Summary: The variable(s) for which statistics are computed.

Sort: Categorical variable(s) identifying individual data profiles, such as subject ID or gender. Separate statistics are computed for each unique combination of sort variables.

Weight: If a weight variable is present in the dataset, it can be used to weight the summary statistics. If a weight is non-numeric or missing, the observation is excluded from the analysis. If a weight is negative, it is changed to zero (0) upon execution.

Options tab

See “Statistical results and computational formulas” for a full list of the available statistics.

Use the tree on the right to select the statistics to compute and include in the report by checking the corresponding checkboxes.

The available statistics are grouped into categories and checking/unchecking a category checkbox controls all of the checkboxes for statistics within that category. For example, unchecking the Spread Statistics checkbox unchecks the Min, Median, Max, and Range checkboxes.
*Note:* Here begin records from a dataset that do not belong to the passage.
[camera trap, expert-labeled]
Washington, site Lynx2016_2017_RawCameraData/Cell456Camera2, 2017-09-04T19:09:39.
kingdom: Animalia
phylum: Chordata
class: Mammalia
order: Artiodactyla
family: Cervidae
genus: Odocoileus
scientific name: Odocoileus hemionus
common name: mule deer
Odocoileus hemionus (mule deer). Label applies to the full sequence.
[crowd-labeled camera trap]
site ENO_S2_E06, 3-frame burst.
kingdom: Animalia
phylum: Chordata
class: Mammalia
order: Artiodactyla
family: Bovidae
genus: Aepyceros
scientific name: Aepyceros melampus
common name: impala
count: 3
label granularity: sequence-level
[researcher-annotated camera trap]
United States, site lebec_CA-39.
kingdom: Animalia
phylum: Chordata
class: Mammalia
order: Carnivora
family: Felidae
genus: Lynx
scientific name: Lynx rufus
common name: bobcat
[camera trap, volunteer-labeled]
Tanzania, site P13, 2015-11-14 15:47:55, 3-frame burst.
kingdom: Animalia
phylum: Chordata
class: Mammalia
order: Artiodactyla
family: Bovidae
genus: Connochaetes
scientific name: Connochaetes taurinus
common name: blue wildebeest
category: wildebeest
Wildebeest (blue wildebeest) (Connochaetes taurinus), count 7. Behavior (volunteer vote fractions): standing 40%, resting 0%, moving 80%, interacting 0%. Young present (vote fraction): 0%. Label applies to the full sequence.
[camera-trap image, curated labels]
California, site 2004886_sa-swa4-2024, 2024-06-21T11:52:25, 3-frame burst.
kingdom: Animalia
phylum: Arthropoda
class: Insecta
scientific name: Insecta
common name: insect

Click the Select All or Clear All buttons to quickly check/uncheck all checkboxes in the list, respectively, with a single click.

Click the button to expand all categories in the tree. Click the button to collapse all categories in the tree.

There are a number of preset percentiles available in the Percentiles category (1, 2.5, 5, 10, 25, 50, 75, 90, 95, 97.5, 99). However, if you wish to include other percentiles, enter them as a comma-separated list in the User-specified percentiles field.

To generate confidence interval statistics, type the desired confidence interval in the Confidence Interval field.

Check the Confidence Intervals checkbox to compute all statistics in that category or expand the category to select a subset of the statistics

To generate standard deviation statistics, type the desired number of standard deviations in the Number of SD Statistics field. The value must be greater than 0 and less than or equal to 10.

Check the Number of SD Statistics checkbox to compute all statistics in that category or expand the category to select a subset of the statistics.

Statistical results and computational formulas

The Descriptive Stats object creates a Statistics worksheet and a Settings text file in the Results tab. The Statistics worksheet includes summaries of all statistical computations. The Settings file contains user-specified settings.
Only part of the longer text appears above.